De-identified datasets used in RWE cannot be re-identified at all. The implication, as Lamppa noted, is that "it's important for these teams to consider how anonymized patient data can and should be integrated across the spectrum of clinical development operations and applications, especially as part of the data package."

7. What are the most significant data quality challenges organizations face when using RWD?

Because RWD is often collected for medical reimbursement rather than research purposes, applying it to clinical questions introduces reliability concerns. Key challenges include lack of linkage between datasets, erroneous or incomplete data collection, and the inability to capture variables critical for research analysis, such as mutation-specific biomarkers. Sponsors also report difficulty following the full patient journey across different treatment settings. Building vendor qualification processes and normalizing data structure through cleaning and curation are among the most commonly cited practical solutions.

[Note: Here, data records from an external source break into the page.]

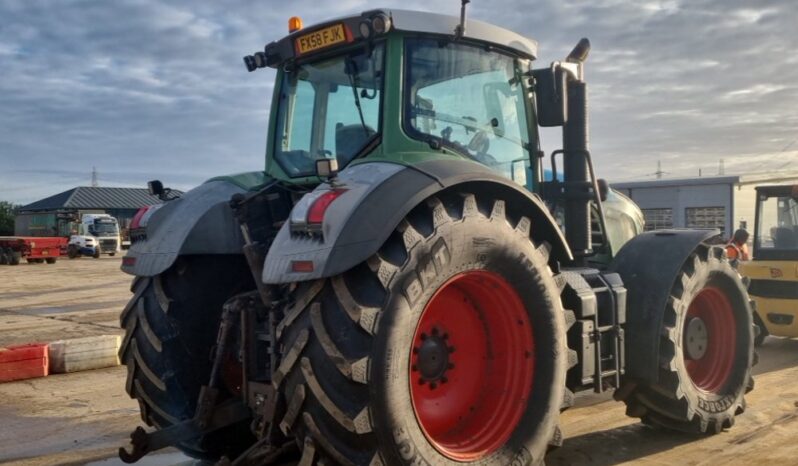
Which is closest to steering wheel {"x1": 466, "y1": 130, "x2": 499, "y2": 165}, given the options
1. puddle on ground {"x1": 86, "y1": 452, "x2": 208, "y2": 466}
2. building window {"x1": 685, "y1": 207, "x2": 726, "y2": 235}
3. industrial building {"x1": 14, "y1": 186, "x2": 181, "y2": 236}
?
puddle on ground {"x1": 86, "y1": 452, "x2": 208, "y2": 466}

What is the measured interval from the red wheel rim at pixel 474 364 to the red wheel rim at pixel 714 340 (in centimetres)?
215

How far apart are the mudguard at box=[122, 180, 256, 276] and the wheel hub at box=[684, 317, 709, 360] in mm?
3311

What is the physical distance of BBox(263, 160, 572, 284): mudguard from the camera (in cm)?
335

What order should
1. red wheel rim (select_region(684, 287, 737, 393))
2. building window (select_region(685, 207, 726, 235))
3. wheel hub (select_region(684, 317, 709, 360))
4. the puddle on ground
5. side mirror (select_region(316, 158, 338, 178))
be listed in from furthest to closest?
1. building window (select_region(685, 207, 726, 235))
2. red wheel rim (select_region(684, 287, 737, 393))
3. wheel hub (select_region(684, 317, 709, 360))
4. the puddle on ground
5. side mirror (select_region(316, 158, 338, 178))

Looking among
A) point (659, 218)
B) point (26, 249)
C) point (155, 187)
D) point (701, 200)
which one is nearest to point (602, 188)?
point (155, 187)

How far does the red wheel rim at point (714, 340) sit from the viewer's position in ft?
18.9

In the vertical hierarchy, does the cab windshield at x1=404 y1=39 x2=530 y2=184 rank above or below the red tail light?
above

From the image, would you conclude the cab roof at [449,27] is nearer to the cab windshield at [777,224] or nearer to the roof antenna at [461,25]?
the roof antenna at [461,25]

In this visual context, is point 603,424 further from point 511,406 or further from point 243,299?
point 243,299

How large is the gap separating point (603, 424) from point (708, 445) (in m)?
0.83

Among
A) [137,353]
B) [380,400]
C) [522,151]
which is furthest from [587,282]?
[137,353]

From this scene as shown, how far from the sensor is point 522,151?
202 inches

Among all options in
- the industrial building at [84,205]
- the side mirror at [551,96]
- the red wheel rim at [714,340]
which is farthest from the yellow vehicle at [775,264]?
the industrial building at [84,205]

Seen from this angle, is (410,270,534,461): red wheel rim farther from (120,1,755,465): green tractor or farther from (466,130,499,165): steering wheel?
(466,130,499,165): steering wheel
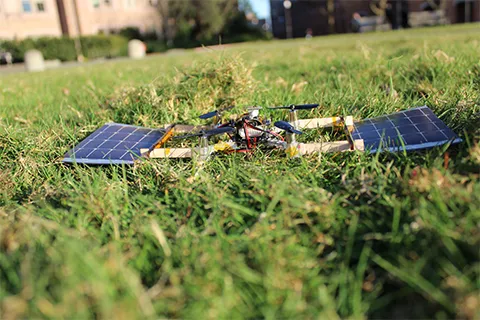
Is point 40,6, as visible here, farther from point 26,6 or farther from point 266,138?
point 266,138

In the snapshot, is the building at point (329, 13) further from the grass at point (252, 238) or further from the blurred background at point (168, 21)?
the grass at point (252, 238)

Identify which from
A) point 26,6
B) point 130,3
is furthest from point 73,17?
point 130,3

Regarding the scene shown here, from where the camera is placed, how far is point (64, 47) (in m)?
27.6

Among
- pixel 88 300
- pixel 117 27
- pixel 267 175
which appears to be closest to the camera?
pixel 88 300

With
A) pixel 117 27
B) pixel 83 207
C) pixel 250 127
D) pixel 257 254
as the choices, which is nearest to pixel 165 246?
pixel 257 254

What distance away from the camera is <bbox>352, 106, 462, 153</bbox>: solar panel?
2043mm

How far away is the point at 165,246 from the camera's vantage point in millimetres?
1451

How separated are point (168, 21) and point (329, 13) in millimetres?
13993

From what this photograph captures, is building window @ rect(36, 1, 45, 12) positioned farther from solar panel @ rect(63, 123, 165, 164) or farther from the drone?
the drone

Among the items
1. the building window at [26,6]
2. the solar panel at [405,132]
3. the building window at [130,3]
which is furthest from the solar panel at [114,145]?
the building window at [130,3]

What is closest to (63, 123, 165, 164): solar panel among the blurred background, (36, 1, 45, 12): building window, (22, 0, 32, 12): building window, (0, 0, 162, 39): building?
the blurred background

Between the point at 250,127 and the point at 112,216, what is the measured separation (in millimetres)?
1004

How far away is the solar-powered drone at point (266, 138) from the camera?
2.14 m

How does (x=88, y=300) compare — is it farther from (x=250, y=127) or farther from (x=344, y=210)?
(x=250, y=127)
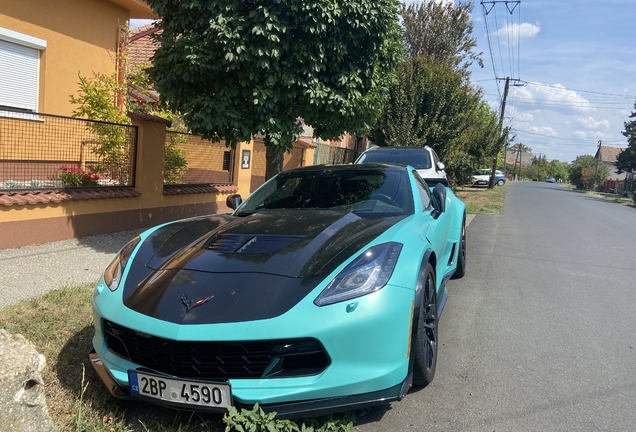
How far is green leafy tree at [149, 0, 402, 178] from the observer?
18.7 feet

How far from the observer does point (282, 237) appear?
9.82 ft

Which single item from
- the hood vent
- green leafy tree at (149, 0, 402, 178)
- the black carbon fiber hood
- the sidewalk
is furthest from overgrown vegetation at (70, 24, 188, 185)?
the hood vent

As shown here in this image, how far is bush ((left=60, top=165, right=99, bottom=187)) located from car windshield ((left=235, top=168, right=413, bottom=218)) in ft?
12.7

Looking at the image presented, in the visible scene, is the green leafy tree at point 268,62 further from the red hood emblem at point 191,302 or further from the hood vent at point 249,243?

8. Where is RWE having the greatest measurable impact on trial performance?

The highest-impact applications center on trial design optimization and decision-making efficiency. RWD is being used to refine sample size estimates, identify efficacy and safety endpoints, evaluate the probability of trial success, and accelerate site and patient population identification. Organizations also report that RWD enables faster responses to regulatory inquiries by drawing on existing datasets rather than initiating new studies. While precise ROI is difficult to quantify, 10 of 14 interviewees in a Tufts CSDD and Verana Health study anticipated an increase in ROI over the next one to two years.

9. What organizational and change management barriers are slowing RWE adoption?

Structural challenges are as significant as technical ones. Company silos, fragmented ownership of RWD and RWE functions across departments, and inconsistent acceptance of RWE in internal decision-making all limit the potential of even well-resourced programs. Organizations that have made the most progress have addressed these barriers through cross-functional collaboration structures, workforce development, and strong leadership to guide adoption. Integrated Evidence Generation, a strategy that brings all stakeholders together and identifies data gaps early, has emerged as a practical framework for improving organizational alignment around RWD applications.

10. How is AI expected to shape the future of RWE in clinical development?

Artificial intelligence (AI) and machine learning are well positioned to extract and standardize insights from raw, unstructured clinical notes, incorporate data from wearables and mobile health applications, and map patient journeys with greater precision than traditional methods allow. Organizations anticipate that AI integration will reduce trial startup timelines, improve geographic diversity in site selection, and enable more complete longitudinal datasets that support precision medicine strategies.

As Boone framed the broader trajectory, organizations that build toward a concurrent RWE validation model will arrive at development decisions that are "not just more efficient, but more defensible, more credible, and better positioned for the scrutiny that follows approval."